___ Source text
First, overlapping units lead to an increase of the importance of inequality within subgroups on total inequality.

Second, they introduce some non trivial problems into the measurement of the inequality between subgroups.

Third, they pose relevant questions on the interpretation of inequality between subgroups.

Given a poor subgroup A and a non-poor subgroup B, we need to interpret the contribution to the inequality between subgroups given by a unit belonging to A, which is richer than a unit belonging to B. Or, analogously, we need to interpret the contribution to the inequality between subgroups given by a unit belonging to B, which is poorer than a unit belonging to A.

A related point to be addressed is whether overlapping units belonging to A are to be classified as “poor” and whether overlapping units belonging to B are to be considered as “non-poor”.

It follows that overlapping component requires a more detailed framework for both the measurement and the interpretation of inequality. In particular, in order to properly evaluate and explain total inequality, overlapping units have to be analyzed separately from non overlapping units.

Furthermore, the aim of inequality decompositions is generally related to the identification of the relevant factors determining the inequality structure. Given a possible inequality factor (such as gender, working condition, education level, area of residence, etc.) and having decomposed the inequality in terms of such factor, high levels of overlapping indicate that the factor only slightly contributes to total inequality, while low levels of overlapping suggest a stronger contribution. Therefore, overlapping analysis provides a powerful insight on inequality structure and also allows to assess the importance of the various factors on total inequality.
______
___ Raw data
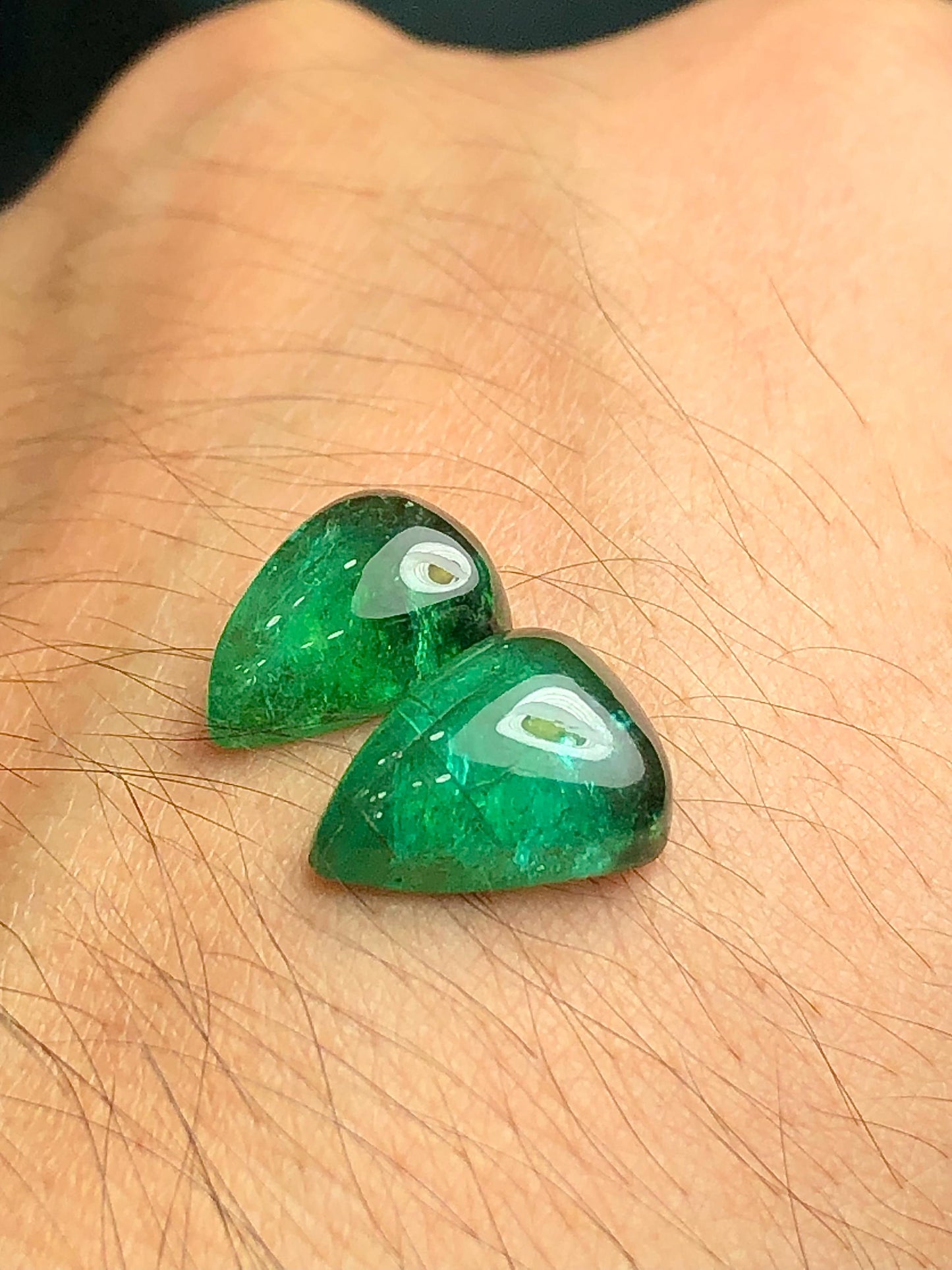 Green Tourmaline Cabochon 9.40 ct - Polished Stone for Healing Jewelry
______
▸ Activities:
A - Reproduce the part of the passage on overlapping in inequality decomposition starting at "Furthermore, the aim" and ending at "factors on total inequality.".
B - Carry on the passage about overlapping subgroups in inequality measurement, picking up after its final sentence.

▸ Answers to the exercise:
A -
Furthermore, the aim of inequality decompositions is generally related to the identification of the relevant factors determining the inequality structure. Given a possible inequality factor (such as gender, working condition, education level, area of residence, etc.) and having decomposed the inequality in terms of such factor, high levels of overlapping indicate that the factor only slightly contributes to total inequality, while low levels of overlapping suggest a stronger contribution. Therefore, overlapping analysis provides a powerful insight on inequality structure and also allows to assess the importance of the various factors on total inequality.

B -
The case of overlapping subgroups has been deeply analyzed, using the term “transvariation”, by Gini [13, 14] and Dagum [4]. Their studies link transvariation to inequality measurement achieved by means of the Gini index [6, 10, 12, 17]. The effects of overlapping component on inequality decomposition have been the focus of the interest for many other researchers (see [12, 13, 17]). The different ways to analyze and interpret these effects represent the main motivation of the various approaches to the Gini index decomposition.

The aim of the paper is to evaluate and compare alternative proposals for the measurement of overlapping component in the Gini index decomposition. Furthermore, we want to analyse the properties of these proposals with respect to different degrees of overlapping.

To this purpose we develop a Monte Carlo study which allows to observe and compare the various Gini index decompositions as well as to illustrate the effects related to increasing levels of overlapping.

The paper is organized as follows. Section 2 addresses the measurement of overlapping. Section 3 illustrates three different methodologies for the decomposition of the Gini index. Section 4 develops the simulation study and Sect. 5 concludes.

2 The measurement of overlapping

The general case of a population of n units disaggregated into k subgroups of size \(n_{j}\), with \(\sum \nolimits _{j=1}^k {n_j =n} \), refers to subgroups characterized by some degree of overlapping. Let be \(y_{ji}\) the value of character y in the i-th unit of the j-th subgroup and, accordingly, \(y_{hr}\) the value of y in the r-th unit of the h-th subgroup.

Overlapping occurs when at least one of the differences \((y_{ji} -y_{hr} )\), for \(i=1\),..., \(n_{j}\) and \(r=1\),..., \(n_{h}\), shows opposite sign to the difference \((\lambda _j -\lambda _h )\), where \({\lambda _j}\) and \({\lambda _h}\) are mean values (usually the arithmetic mean or the median) respectively for subgroups j and h.

In order to evaluate the relevance of overlapping, Gini introduced two indexes: the probability of transvariation and the intensity of transvariation [14].

Probability of transvariation refers to overlapping which occurs when \(y_{ji}~<~y_{hr}\) and the median of the j-th subgroup, \({ }_{me}\bar{y}_j \), is greater or equal to the median of the h-th subgroup,\({ }_{me}\bar{y}_h \).

Null differences (\(y_{ji}-y_{hr})\) are equally divided between overlapping and non-overlapping differences. The probability of transvariation between subgroups j and h, \(p(t_{jh})\), is then computed as the ratio between the number of overlapping differences and its maximum; that is:

$$\begin{aligned} p(t_{jh}) = (2_{1}{nt}_{jh}+_{2}{nt}_{jh})/n_{j}n_{h} \end{aligned}$$
(1)

where \(_{1}{nt}_{jh}\) and \(_{2}nt_{jh}\) are, respectively, the number of negative and the number of null differences (\(y_{ji}-y_{hr})\) for \(i=1\),..., \(n_{j}\) and \(r=1\),..., \(n_{h}\), with \({ }_{me}\bar{y}_j \ge _{me}\bar{y}_h \).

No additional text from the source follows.